Even if you’re not spiritual, you can find a mandala tattoo design that you like from an aesthetic point of view. When you’re searching for new tattoo ideas, it’s easy to fall into the trap of just looking for the most appealing or exciting artwork you can find. However, choosing a spiritual symbol as the inspiration for your next session in the chair could give you a little more meaning out of your tattoo. Consider a mandala inspired geometric pattern to take your skin art to the next level. Find out how to use mandalas without making the mistake of cultural appropriation by finding designs that aren’t genuinely used for religious purposes.
The Origins of Mandala Tattoo Designs
Mandalas are symbols used primarily in Asian cultures, especially in Tibet, Nepal, China, Japan, and India. They’re all composed of thousands of geometric and figurative designs that are combined to create highly meaningful, multi-layered works of art.
Each traditional mandala is used in serious religious ceremonies. Some are created from scratch each time to represent the fleeting nature of life or to heal a sick individual. Others are permanently painted and carved to be used as focal points for meditation and contemplation.
All true mandalas feature a circular shape because the word means circle in Sanskrit. Yantras are Hindu patterns with similar complexity and purposes, but they’re not limited to the circle shape.
Why You Shouldn’t Get A Religious Mandala Tattoo
When you see the beauty and intricacies of a real Buddhist Kalachakra design, it’s easy to fall in love with the colors and desire to get it tattooed on your body. However, all the religions that use mandalas find this practice very insulting. Many mandalas physically represent deities on the physical plane, so it’s like having Jesus or Mohammed tattooed on your arm.
These designs aren’t supposed to be used as decorations for clothing, electronics, or posters either. It’s fine to buy wall hangings made correctly by members of the religion if they’re offered openly for sale by a temple, since these items are designed for outsiders to use for their own spiritual purposes.
Alternative Mandala Ideas for Tattoos
You shouldn’t get exact copies of historical mandalas tattooed on yourself, but you can still find plenty of beautiful mandala-inspired designs to choose from for your ink. There’s absolutely nothing wrong with artwork created by modern artists who take inspiration from the look of ancient religious symbols and adapts them to modern times.

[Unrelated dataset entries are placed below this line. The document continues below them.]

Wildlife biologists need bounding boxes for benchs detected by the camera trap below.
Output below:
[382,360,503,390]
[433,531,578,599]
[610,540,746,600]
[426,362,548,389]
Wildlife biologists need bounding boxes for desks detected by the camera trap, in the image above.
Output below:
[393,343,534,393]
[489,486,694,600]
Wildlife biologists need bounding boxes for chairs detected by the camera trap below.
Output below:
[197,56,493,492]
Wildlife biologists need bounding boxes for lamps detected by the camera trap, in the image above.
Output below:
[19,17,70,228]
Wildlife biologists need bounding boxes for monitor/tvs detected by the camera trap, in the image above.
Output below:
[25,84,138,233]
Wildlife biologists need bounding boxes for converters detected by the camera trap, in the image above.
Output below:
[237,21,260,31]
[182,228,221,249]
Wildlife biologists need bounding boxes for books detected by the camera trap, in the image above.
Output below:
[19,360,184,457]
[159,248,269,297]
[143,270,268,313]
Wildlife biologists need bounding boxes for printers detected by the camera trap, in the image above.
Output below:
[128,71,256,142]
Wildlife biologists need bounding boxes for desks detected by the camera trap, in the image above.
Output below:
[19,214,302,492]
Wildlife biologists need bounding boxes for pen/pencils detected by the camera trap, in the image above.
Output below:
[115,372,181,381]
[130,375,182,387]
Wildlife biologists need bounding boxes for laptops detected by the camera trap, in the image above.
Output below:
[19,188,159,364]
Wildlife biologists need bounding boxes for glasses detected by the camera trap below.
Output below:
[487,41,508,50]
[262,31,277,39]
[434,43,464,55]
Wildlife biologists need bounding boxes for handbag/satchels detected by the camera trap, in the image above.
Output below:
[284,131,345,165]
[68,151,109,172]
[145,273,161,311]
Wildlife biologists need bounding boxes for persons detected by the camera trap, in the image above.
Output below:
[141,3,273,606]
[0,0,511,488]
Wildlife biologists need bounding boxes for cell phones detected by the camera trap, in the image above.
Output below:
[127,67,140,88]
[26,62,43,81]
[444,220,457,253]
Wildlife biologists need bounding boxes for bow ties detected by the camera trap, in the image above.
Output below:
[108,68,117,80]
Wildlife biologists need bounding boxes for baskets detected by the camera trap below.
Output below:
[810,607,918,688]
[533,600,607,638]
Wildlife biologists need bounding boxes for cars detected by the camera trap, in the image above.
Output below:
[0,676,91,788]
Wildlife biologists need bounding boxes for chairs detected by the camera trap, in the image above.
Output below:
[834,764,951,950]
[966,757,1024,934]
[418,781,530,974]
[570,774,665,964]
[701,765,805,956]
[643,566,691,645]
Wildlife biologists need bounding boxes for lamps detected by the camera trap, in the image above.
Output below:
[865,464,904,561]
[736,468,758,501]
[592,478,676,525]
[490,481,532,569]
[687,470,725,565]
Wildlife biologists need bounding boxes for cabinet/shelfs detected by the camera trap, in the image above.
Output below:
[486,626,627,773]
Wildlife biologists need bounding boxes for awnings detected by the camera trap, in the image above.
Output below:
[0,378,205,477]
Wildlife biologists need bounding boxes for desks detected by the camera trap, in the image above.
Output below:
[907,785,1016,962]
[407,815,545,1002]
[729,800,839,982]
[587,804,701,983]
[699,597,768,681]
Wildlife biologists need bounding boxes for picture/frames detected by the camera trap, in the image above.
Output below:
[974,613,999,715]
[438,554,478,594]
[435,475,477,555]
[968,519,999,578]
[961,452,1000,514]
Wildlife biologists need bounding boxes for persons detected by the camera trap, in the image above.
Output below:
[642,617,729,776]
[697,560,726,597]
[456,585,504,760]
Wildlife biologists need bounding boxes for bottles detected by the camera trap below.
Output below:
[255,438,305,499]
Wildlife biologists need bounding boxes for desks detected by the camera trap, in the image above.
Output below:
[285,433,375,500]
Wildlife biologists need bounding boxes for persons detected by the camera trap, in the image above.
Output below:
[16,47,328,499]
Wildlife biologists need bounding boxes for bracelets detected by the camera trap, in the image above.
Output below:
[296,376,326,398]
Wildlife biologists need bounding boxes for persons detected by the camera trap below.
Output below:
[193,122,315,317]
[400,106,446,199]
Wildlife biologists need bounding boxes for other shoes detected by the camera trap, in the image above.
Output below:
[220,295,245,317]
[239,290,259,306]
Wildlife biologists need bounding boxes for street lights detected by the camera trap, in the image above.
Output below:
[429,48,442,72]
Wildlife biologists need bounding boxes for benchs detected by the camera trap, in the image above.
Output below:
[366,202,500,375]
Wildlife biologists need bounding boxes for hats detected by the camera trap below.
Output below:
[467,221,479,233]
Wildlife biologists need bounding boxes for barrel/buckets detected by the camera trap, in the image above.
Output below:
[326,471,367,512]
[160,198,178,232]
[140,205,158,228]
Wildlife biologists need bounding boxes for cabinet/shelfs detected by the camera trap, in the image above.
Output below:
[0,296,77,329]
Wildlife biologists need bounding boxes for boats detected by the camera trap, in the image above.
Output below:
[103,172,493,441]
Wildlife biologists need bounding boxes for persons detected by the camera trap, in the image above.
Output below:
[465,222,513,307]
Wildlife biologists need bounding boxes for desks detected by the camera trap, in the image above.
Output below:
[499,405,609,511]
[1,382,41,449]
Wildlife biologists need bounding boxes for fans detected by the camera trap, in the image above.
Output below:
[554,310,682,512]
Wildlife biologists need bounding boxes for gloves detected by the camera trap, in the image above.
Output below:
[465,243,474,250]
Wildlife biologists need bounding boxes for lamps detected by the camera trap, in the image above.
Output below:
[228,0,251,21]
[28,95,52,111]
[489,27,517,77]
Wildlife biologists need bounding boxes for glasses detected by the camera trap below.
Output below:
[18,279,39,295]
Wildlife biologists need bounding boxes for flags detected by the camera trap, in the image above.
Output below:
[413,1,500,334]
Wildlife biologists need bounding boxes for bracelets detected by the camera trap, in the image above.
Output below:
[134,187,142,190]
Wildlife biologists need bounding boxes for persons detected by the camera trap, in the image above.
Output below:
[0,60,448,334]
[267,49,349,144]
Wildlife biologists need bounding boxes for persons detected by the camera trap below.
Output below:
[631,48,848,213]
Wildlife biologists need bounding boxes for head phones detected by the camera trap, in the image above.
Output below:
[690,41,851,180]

For example, most lotus mandala designs from history feature either a small lotus in the very center or petals arrayed around one of the circular lines. If you find a drawing where the entire circle is a large lotus flower with smaller symbols packed into the petals, it’s a fine design for a tattoo because it’s never been used for important ceremonies.
Hiring an artist to create a brand new mandala design for you is a great way to get a piece that fits your preferences, and you’ll know for sure that it won’t offend anyone.
The Tattoo Meaning of a Mandala
Modern mandala meanings tend to all link to spirituality in general. Many New Age artists craft Celtic inspired mandala designs that are like the classic knots taken to a new level. The exact meaning usually varies based on the other symbolism worked into the pattern.
Sun and moon mandalas are commonly used for tattoos because it connects the wearer with the cycles of nature. Other people choose these tattoos in order to remind themselves to think about the bigger picture. The complexity and interlocking lines help you focus on staying conscious instead of falling into the same old patterns and habits.